▶ _PASSAGE SHOWN_:
— START —
Daily News Layoffs Reportedly Total 93 Employees

July 25, 2018, 4:25 p.m.

45 of the laid-off employees were editorial; it's unclear whether the remainder were people fired on Monday or future layoffs, according to the Post.

New York Daily News staff photographers Todd Maisel, left, and Andrew Savulich walk out of the newspaper's office after being laid off, in New York

New York Daily News staff photographers Todd Maisel, left, and Andrew Savulich walk out of the newspaper's office after being laid off, in New York

On Monday, half of the New York Daily News' editorial staff was laid-off by its management, Chicago-based Tronc. Now the NY Post reports that while 45 journalists lost their jobs, a total of 93 employees were terminated company-wide.

According to the Post's Keith Kelly:

On top of the nearly four dozen reporters, editors and photographers laid off beginning on Monday, the paper’s parent company, Tronc, cut loose dozens of other employees — perhaps back-office staff — according to a filing with the state Labor Dept., publicly disclosed on July 25.

The filing, called a WARN notice, is required whenever a New York employer with more than 100 persons on the payroll makes wholesale cuts. The Tronc WARN notice was quietly filed on July 23 after Gov. Andrew Cuomo blasted the Chicago-based company for not reaching out for help in the days leading up to the bloodbath.

Among the editorial staff that were dismissed: Editor-in-chief Jim Rich; managing editor Kristen Lee; politics editor Dareh Gregorian; reporters Erin Durkin, Edgar Sandoval, Christina Carrega, Chelsia Rose Macius, Victoria Bekiempis; most of its sports desk, including Nicholas Parco and Knicks reporter Frank Isola (a thorn in James Dolan's side); its entire photography desk, including photographers Anthony DelMundo Todd Maisel and assignment editor Reggie Lewis; its entire social media team; director of content Daniel Johnson-Kim; copy chief Jon Blackwell; and breaking news editor Zach Haberman.

Tronc, which acquired the Daily News in September, promised that the paper would refocus on breaking news, but as an employee told Gothamist on Monday, "Tronc says they want to focus on breaking news, and then they lay off the guy in charge of breaking news!"
— END —
▶ _GOAL A_: Please write out the part of the article on the Daily News layoffs from "On top of the" up to and including "to the bloodbath.", word for word.
The article and the entries are separate, unrelated material.

Spatial questions linked to images
— START —
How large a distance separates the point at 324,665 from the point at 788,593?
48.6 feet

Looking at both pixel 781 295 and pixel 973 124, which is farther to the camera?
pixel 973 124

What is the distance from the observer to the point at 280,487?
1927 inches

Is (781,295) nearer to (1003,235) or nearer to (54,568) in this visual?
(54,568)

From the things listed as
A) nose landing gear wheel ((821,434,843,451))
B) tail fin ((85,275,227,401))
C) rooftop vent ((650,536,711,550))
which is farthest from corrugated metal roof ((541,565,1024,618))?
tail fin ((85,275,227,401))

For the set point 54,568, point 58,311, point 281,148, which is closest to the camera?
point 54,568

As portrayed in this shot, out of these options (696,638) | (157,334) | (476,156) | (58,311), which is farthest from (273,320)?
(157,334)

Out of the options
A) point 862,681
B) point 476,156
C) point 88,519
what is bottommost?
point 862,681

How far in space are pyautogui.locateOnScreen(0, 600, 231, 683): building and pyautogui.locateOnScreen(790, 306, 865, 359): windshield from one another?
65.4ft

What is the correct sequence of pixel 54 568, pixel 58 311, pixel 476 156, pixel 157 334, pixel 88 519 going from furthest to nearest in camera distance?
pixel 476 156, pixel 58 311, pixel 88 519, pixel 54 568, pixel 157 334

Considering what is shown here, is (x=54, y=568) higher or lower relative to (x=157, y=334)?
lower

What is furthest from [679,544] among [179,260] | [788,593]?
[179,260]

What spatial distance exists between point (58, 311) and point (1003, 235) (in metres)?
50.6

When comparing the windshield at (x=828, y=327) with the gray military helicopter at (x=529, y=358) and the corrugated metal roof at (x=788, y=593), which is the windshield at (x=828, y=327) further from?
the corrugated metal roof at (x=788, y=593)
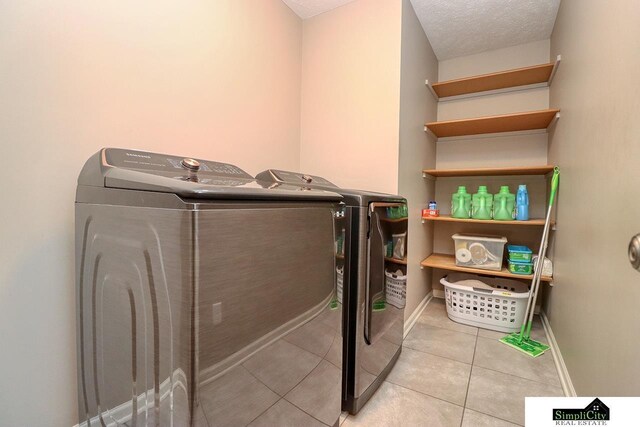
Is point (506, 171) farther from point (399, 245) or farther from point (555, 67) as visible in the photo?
point (399, 245)

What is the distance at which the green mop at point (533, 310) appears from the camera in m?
1.88

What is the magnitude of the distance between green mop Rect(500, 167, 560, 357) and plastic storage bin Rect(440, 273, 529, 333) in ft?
0.22

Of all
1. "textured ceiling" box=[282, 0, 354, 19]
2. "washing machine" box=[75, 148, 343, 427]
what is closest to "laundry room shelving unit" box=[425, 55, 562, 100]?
"textured ceiling" box=[282, 0, 354, 19]

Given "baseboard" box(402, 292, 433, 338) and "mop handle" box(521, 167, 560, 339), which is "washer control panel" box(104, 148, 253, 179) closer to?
"baseboard" box(402, 292, 433, 338)

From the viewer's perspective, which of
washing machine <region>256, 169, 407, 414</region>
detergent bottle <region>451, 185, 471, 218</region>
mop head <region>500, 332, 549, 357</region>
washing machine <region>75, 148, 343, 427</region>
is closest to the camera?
washing machine <region>75, 148, 343, 427</region>

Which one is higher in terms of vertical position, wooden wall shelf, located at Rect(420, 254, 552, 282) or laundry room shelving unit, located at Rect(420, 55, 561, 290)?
laundry room shelving unit, located at Rect(420, 55, 561, 290)

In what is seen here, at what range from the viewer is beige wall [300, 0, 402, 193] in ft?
6.41

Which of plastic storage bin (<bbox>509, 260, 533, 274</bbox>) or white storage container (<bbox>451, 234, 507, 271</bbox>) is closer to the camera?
plastic storage bin (<bbox>509, 260, 533, 274</bbox>)

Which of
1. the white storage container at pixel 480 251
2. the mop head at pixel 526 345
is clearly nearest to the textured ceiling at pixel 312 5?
the white storage container at pixel 480 251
— END —
▶ _GOAL B_: In the entries, change "sequence" to "order" in the lines from the line with "What is the correct" up to and including the line with "pixel 476 156, pixel 58", leaving everything else the same. Give back only those lines.

▶ _WRITTEN REPLY A_:
On top of the nearly four dozen reporters, editors and photographers laid off beginning on Monday, the paper’s parent company, Tronc, cut loose dozens of other employees — perhaps back-office staff — according to a filing with the state Labor Dept., publicly disclosed on July 25.

The filing, called a WARN notice, is required whenever a New York employer with more than 100 persons on the payroll makes wholesale cuts. The Tronc WARN notice was quietly filed on July 23 after Gov. Andrew Cuomo blasted the Chicago-based company for not reaching out for help in the days leading up to the bloodbath.

▶ _WRITTEN REPLY B_:
What is the correct order of pixel 54 568, pixel 58 311, pixel 476 156, pixel 157 334, pixel 88 519 going from furthest to nearest in camera distance?
pixel 476 156, pixel 58 311, pixel 88 519, pixel 54 568, pixel 157 334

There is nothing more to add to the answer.